Learning from the forest

Lynne Smith, OSBLiving in Community 2 Comments

I recently listened to a TED talk by Suzanne Simard entitled, “How Trees Talk to Each Other.” Suzanne is a forest ecologist in British Columbia, Canada. Her research over the past 30 years has shown that forests are not just a collection of individual trees. Rather the trees in a forest are connected and communicate with each other through a vast, complex underground network of fungal highways called a mycorrhizal network. Through these networks trees transmit carbon and water, as well as defense signals when a tree is injured by disease or insects.

Within this communication network there are hub or mother trees. They nurture their young and anchor the entire forest network. The mother trees help make the whole forest resilient through the wisdom they communicate to their kin. Forests need complexity to be healthy. Planting only one or two species leaves a forest vulnerable to disease.

I look at forests differently now after learning how the forest is actually a community. I couldn’t help but see this as a metaphor for our community of communities at Holy Wisdom. The monastery has grown organically over the years to include a variety of groups with different interests and ways of interacting with the monastery resources. Members of Sunday Assembly come primarily for worship. The Friends of Wisdom Prairie come to work on the prairie and learn about environmental conservation. The oblates and participants in spiritual deepening council offerings come for spiritual growth. However, we are more than a collection of individuals or groups. We are an interconnected community. People’s interests and participation at the monastery often touch on various aspects of the monastery’s life. This complexity is enriched by a fuller network of communication and collaboration.
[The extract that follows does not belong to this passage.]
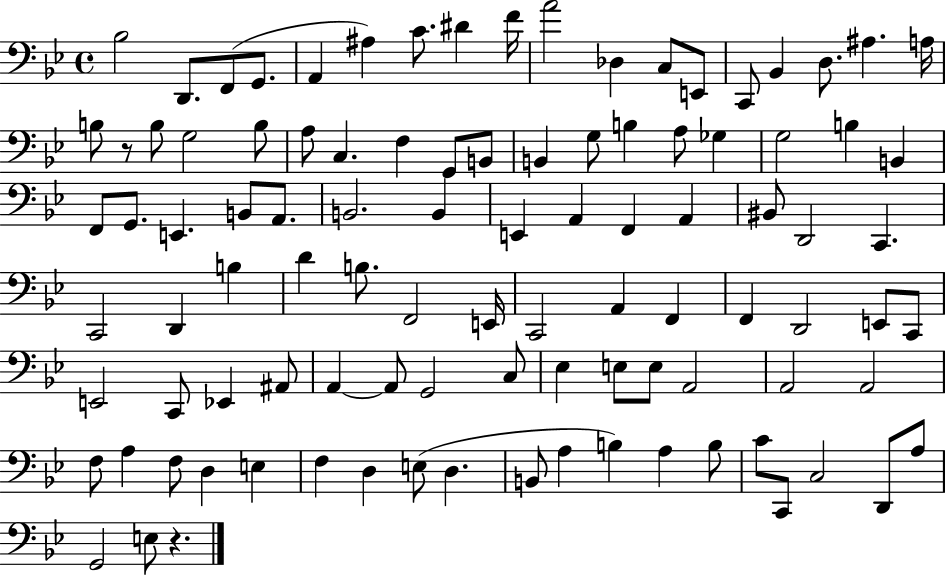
Bb3/h D2/e. F2/e G2/e. A2/q A#3/q C4/e. D#4/q F4/s A4/h Db3/q C3/e E2/e C2/e Bb2/q D3/e. A#3/q. A3/s B3/e R/e B3/e G3/h B3/e A3/e C3/q. F3/q G2/e B2/e B2/q G3/e B3/q A3/e Gb3/q G3/h B3/q B2/q F2/e G2/e. E2/q. B2/e A2/e. B2/h. B2/q E2/q A2/q F2/q A2/q BIS2/e D2/h C2/q. C2/h D2/q B3/q D4/q B3/e. F2/h E2/s C2/h A2/q F2/q F2/q D2/h E2/e C2/e E2/h C2/e Eb2/q A#2/e A2/q A2/e G2/h C3/e Eb3/q E3/e E3/e A2/h A2/h A2/h F3/e A3/q F3/e D3/q E3/q F3/q D3/q E3/e D3/q. B2/e A3/q B3/q A3/q B3/e C4/e C2/e C3/h D2/e A3/e G2/h E3/e R/q.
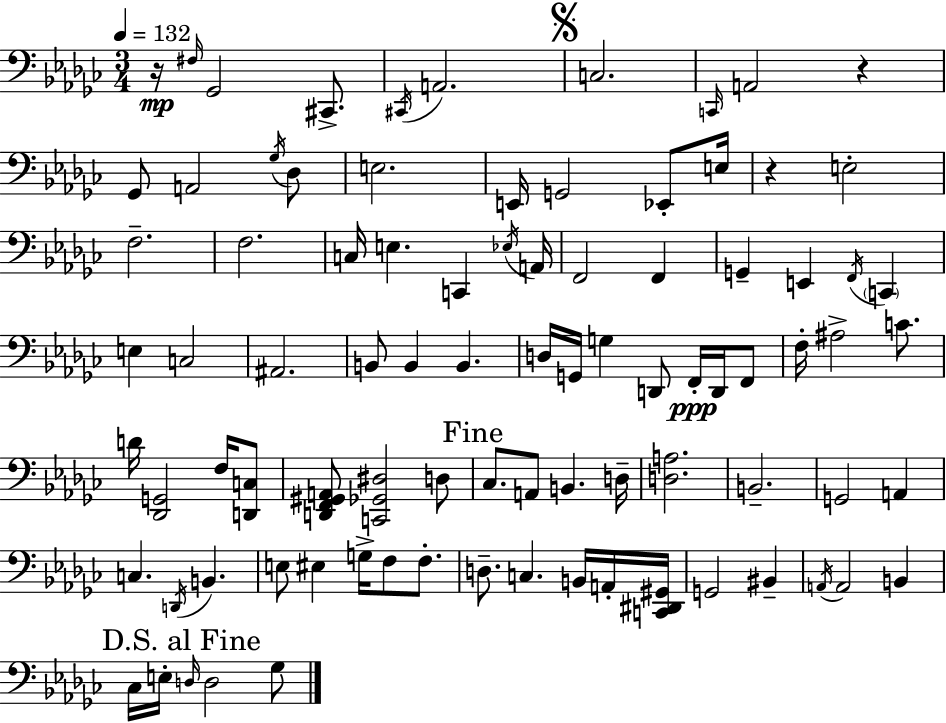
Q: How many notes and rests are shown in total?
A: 88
Simand describes forests with their expansive underground networks as super cooperators. Since coming to our new identity as a community of communities a few years ago, we seek to strengthen the communication and collaboration among the communities that make up the monastery. As the administrative team approved programs proposed for 2018, we saw ways the various groups and communities here could collaborate with each other: spiritual deepening council with oblates; sacred citizenship planning with Sunday Assembly social justice committee, for example. To strengthen the whole monastery community, two-way communication is invaluable as we share our experience, resources and enthusiasm with one another. As we become a more complex organization/organism we need a more complex network of communication and collaboration.

Dialogue (common conversation) is one of the four pillars of Benedictine life. (The other three are common prayer, common work, and common meals.) As one example of common conversation, this year our volunteer picnic included volunteers from every area of the monastery. In the past, we had a separate recognition for different groups of volunteers. The conversations were rich as people who work on the prairie dialogued with ministers from Sunday Assembly or people who volunteer in the kitchen met people who volunteer in the retreat and guest house. This common conversation strengthens all of us.
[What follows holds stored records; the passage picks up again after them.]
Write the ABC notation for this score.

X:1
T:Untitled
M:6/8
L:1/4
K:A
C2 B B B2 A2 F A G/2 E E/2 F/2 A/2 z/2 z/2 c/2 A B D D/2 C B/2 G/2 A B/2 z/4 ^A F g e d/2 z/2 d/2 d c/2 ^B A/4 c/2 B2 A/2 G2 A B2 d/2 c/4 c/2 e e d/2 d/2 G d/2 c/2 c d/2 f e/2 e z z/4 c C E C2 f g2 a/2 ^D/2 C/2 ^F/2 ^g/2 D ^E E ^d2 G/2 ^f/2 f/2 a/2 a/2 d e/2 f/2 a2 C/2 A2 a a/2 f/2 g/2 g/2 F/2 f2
Trees speak in the language of carbon and water. At the monastery, we speak the language of Benedictine values: hospitality, respect for all persons, stability, openness to change and growth, humility, forgiveness, prayer, interdependence, balanced living. Suzanne Simard says that it is the back and forth conversation among trees that increases the forest’s resilience. Our back and forth communication among communities and groups at Holy Wisdom also increases the resilience of the monastery and the communities it includes.

Comments 2

  1. Beautiful reflection Lynne,

    Your metaphors moved me. I pray for you and the others in the Holy Wisdom Community. You continue to inspire and nurture me.